The past is not true
Length: • 2 mins
Annotated by Ayush Chaturvedi
When I was 17, I was driving recklessly and crashed into an oncoming car. I found out that I broke the other driver’s spine, and she’ll never walk again.
I carried that burden with me everywhere, and felt so horrible about it for so many years that at age 35 I decided to find this woman to apologize. I found her name and address, went to her house, knocked on the door, and a middle-aged woman answered. As soon as I said, “I’m the teenager that hit your car eighteen years ago and broke your spine”, I started sobbing - a big ugly cry, surfacing years of regret. She was so sweet, and hugged me saying, “Oh sweetie, sweetie! Don’t worry. I’m fine!” Then she walked me into her living room. Walked.
Turns out the news had been miscommunicated. Yes she fractured a couple vertebrae but it never stopped her from walking. She said “that little accident” helped her pay more attention to her fitness, lose weight, and since then has been in better health than ever. Then she apologized for causing the accident in the first place. Apologized.
I said, “Well, no, it was my fault for ignoring the yield sign.”
She said, “No, it was my fault because I was eating while driving and not watching the road. You didn’t hit me. I hit you.”
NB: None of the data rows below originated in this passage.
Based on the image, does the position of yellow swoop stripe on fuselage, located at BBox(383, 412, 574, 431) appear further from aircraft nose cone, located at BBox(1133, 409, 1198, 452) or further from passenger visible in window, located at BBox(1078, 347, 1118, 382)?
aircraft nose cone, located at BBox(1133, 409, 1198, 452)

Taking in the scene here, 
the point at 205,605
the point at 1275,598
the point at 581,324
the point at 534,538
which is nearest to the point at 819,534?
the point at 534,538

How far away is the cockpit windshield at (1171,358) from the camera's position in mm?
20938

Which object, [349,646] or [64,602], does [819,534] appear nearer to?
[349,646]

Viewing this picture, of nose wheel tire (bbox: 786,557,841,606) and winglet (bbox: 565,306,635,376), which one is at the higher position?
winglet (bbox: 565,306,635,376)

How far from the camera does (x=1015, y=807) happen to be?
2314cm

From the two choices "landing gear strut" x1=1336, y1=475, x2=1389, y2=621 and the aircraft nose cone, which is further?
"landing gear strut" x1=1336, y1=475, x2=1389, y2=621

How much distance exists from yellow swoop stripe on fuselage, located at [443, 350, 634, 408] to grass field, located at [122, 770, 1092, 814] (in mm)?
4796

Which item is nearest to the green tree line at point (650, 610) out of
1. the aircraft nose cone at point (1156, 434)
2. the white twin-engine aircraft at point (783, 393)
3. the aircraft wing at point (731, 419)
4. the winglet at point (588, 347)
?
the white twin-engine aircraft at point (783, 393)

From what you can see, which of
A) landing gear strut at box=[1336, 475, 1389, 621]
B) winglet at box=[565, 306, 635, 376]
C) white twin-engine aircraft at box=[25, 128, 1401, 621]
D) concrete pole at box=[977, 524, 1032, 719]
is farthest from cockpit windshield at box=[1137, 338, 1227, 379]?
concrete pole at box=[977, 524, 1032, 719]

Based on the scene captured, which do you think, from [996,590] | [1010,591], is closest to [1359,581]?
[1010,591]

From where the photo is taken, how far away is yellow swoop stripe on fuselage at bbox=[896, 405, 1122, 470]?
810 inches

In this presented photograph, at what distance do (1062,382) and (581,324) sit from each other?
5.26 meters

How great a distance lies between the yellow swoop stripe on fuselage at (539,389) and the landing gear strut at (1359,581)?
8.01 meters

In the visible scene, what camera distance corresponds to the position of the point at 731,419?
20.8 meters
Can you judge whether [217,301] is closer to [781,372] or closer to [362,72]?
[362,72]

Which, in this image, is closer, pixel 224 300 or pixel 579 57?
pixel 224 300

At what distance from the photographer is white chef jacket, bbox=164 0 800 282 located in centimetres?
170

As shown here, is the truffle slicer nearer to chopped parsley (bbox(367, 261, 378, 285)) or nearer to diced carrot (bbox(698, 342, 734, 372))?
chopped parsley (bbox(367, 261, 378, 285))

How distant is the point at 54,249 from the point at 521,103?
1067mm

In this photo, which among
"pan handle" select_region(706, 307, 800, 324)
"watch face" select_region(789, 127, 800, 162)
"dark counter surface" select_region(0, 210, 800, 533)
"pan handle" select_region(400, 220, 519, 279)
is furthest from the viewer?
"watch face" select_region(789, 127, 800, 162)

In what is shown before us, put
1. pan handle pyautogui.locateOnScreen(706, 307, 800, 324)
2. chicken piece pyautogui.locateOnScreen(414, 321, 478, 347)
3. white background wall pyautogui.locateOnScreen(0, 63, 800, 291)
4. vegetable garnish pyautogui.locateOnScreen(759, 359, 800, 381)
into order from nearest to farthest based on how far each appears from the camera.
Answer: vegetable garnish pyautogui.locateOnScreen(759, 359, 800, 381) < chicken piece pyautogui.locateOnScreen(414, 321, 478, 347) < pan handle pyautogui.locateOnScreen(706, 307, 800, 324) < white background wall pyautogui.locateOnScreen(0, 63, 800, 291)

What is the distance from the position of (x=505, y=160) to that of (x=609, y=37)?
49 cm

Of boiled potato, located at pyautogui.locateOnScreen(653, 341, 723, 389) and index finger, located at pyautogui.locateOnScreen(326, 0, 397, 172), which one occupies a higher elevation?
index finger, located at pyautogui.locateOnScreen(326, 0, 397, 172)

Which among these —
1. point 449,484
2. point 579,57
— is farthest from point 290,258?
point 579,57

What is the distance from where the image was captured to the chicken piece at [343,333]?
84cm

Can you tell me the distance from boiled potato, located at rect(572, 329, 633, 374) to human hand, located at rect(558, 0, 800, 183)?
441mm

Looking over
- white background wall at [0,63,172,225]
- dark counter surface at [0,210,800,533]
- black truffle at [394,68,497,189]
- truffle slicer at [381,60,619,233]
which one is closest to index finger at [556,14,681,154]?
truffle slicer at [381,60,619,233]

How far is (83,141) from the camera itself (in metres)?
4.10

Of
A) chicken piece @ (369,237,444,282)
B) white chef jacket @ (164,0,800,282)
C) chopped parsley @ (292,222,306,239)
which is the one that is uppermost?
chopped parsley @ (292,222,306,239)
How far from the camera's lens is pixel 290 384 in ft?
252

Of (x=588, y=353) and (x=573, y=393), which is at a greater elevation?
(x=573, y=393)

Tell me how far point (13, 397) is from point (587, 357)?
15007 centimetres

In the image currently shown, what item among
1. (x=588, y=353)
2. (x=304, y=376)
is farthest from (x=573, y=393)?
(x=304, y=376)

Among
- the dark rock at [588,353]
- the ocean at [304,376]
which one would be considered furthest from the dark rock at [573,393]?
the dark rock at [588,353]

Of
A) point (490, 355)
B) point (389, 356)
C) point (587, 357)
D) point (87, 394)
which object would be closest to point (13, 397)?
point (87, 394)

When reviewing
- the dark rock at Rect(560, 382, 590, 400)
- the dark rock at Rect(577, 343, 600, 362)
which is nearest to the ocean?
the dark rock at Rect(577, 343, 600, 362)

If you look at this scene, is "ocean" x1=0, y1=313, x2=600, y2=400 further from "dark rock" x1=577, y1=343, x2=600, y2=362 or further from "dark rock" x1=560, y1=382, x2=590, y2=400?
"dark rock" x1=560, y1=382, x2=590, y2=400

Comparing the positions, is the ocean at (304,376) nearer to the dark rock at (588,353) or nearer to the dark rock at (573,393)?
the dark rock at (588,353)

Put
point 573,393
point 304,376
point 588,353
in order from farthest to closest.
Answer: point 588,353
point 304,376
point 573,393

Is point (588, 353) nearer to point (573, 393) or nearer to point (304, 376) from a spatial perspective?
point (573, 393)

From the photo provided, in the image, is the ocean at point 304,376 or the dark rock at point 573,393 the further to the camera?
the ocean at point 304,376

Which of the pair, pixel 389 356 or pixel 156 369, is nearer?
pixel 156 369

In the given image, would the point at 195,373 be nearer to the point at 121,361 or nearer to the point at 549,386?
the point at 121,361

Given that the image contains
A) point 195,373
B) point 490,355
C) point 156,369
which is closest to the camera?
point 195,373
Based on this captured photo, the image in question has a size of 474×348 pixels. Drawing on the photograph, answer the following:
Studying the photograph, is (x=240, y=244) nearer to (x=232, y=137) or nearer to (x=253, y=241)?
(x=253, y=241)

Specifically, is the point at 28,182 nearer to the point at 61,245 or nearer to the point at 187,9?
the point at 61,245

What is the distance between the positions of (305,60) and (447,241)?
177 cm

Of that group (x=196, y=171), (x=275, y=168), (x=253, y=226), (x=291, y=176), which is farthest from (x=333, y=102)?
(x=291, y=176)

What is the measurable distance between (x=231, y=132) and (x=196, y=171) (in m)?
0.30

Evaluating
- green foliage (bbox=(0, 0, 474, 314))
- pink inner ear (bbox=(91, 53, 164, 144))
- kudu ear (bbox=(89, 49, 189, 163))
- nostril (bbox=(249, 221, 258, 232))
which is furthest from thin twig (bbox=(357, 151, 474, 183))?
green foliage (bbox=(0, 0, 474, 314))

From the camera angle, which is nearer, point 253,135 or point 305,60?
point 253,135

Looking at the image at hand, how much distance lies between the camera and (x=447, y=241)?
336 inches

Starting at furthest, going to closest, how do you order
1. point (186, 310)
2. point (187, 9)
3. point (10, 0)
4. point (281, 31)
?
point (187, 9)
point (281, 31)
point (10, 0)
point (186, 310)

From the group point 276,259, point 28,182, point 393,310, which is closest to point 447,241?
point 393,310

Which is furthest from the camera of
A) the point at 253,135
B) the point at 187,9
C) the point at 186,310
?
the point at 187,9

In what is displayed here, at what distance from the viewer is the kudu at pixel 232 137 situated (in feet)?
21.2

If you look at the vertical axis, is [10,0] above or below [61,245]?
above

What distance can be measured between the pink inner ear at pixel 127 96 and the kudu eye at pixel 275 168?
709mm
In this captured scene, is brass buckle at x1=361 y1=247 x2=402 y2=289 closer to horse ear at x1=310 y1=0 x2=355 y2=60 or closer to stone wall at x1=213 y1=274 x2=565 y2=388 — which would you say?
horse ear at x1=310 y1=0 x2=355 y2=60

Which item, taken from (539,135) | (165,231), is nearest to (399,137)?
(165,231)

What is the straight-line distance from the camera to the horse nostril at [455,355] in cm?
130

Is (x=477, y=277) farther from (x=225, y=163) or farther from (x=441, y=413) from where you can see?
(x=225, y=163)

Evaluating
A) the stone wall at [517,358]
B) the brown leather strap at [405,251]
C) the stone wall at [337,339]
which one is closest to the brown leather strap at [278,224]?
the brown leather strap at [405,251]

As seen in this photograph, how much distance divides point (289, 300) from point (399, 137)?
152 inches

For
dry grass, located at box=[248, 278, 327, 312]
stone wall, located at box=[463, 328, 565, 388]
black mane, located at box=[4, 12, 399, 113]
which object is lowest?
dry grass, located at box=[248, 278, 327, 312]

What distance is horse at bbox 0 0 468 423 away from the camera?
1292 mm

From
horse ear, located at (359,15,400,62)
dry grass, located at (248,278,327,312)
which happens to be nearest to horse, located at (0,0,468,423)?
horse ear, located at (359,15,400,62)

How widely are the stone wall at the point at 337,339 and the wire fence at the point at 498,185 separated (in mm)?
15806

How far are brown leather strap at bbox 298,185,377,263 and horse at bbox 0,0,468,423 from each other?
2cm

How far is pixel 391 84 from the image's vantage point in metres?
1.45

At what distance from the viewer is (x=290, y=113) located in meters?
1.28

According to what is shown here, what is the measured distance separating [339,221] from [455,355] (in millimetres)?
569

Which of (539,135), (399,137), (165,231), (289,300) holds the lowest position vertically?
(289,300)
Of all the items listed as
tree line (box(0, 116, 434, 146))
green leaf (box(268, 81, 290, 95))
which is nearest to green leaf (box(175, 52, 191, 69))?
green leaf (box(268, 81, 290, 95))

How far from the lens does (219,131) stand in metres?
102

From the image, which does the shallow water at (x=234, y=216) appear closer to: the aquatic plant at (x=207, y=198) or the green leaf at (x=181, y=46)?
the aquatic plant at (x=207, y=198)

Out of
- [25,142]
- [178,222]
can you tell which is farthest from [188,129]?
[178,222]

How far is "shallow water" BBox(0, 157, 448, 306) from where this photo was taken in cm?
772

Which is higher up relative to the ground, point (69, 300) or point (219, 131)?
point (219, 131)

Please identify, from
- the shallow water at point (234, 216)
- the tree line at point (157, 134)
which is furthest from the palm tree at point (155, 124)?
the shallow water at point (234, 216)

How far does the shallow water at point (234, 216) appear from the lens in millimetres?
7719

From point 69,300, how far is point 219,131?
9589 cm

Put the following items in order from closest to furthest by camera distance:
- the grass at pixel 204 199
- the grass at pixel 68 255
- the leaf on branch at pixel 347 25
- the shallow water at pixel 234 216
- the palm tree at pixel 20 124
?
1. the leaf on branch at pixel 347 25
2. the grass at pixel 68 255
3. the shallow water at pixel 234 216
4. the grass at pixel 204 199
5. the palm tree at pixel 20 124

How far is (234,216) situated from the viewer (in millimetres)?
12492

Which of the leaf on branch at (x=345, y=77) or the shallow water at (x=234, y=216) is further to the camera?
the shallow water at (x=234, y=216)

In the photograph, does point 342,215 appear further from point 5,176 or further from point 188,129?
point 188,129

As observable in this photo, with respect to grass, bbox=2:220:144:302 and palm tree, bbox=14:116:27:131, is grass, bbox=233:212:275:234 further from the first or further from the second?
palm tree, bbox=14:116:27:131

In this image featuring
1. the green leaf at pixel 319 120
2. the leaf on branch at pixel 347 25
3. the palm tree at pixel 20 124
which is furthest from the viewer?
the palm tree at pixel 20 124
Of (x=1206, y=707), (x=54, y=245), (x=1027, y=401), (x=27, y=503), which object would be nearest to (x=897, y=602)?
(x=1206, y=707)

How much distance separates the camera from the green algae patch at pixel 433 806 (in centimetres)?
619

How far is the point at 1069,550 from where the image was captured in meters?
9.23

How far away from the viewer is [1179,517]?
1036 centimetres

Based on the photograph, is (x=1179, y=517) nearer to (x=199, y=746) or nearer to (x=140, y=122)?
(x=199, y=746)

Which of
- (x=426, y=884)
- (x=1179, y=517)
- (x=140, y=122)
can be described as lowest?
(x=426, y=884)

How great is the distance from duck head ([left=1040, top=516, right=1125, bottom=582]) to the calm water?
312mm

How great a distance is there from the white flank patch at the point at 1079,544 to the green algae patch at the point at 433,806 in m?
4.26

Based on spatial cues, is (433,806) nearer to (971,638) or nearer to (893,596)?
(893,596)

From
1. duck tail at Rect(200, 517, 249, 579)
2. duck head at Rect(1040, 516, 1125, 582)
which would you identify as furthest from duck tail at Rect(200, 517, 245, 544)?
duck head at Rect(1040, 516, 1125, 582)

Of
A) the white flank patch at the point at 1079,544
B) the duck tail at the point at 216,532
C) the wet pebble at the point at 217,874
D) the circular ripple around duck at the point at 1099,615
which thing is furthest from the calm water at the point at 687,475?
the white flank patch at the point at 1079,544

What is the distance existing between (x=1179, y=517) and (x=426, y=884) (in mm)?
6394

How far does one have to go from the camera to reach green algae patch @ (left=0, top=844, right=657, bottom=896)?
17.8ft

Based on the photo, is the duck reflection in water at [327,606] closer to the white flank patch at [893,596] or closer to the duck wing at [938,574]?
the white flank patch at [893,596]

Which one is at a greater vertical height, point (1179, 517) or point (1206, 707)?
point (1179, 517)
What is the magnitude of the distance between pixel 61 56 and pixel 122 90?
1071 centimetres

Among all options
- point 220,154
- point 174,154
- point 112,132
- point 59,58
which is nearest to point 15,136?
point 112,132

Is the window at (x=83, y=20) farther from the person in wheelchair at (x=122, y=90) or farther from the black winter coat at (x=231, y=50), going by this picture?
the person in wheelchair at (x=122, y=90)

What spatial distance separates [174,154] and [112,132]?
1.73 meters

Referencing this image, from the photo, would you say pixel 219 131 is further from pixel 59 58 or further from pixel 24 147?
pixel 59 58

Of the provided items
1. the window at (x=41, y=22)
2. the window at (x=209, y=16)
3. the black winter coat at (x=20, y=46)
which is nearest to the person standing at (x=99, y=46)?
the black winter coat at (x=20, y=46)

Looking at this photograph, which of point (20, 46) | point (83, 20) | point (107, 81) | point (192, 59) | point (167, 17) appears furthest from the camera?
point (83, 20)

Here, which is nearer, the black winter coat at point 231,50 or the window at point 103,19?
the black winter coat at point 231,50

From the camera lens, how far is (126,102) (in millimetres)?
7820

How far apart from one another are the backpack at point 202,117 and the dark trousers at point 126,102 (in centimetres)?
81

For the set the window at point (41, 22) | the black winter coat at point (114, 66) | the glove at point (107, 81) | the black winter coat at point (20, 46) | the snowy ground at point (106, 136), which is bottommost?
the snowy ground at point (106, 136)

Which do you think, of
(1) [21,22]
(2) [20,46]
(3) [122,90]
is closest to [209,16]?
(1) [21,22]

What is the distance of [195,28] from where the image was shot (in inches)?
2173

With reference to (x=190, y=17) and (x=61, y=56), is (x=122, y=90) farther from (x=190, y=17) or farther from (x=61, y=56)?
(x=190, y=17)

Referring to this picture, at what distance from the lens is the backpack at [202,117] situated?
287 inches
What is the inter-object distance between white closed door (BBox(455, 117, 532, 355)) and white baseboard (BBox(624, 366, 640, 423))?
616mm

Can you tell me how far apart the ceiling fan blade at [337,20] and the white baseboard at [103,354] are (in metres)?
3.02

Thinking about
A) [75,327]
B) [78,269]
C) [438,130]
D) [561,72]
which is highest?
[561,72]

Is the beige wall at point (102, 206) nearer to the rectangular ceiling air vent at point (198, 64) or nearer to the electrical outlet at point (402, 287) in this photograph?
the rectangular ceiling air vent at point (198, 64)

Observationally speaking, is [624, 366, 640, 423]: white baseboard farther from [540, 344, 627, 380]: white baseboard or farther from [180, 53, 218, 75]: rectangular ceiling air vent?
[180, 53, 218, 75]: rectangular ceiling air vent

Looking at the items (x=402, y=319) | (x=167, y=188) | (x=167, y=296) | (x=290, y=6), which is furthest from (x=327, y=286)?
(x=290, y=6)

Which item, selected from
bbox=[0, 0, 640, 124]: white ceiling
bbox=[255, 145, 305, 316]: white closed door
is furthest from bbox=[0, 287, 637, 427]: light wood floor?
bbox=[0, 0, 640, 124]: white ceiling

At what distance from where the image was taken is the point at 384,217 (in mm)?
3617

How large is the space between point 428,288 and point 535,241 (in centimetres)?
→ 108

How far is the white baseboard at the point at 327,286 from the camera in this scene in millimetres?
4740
Seems we had both been told the accident was our fault, and had spent eighteen years feeling bad about it. This time she started crying, sniffled, grabbed a tissue to wipe her eyes and said, “It’s so stupid - these stories.”
Aim a laser pointer at the moon, then move your hand the tiniest bit, and it’ll move a thousand miles at the other end. The tiniest misunderstanding long ago, amplified through time, leads to piles of misunderstandings in the present.
We think of the past like it’s a physical fact - like it’s real. But the past is what we call our memory and stories about it. Imperfect memories, and stories built on one interpretation of incomplete information. That’s “the past”.
History is not true. You can change history. The actual factual events are such a small part of the story that they’re almost insignificant. Everything else is interpretation.
It’s never too late to change a story.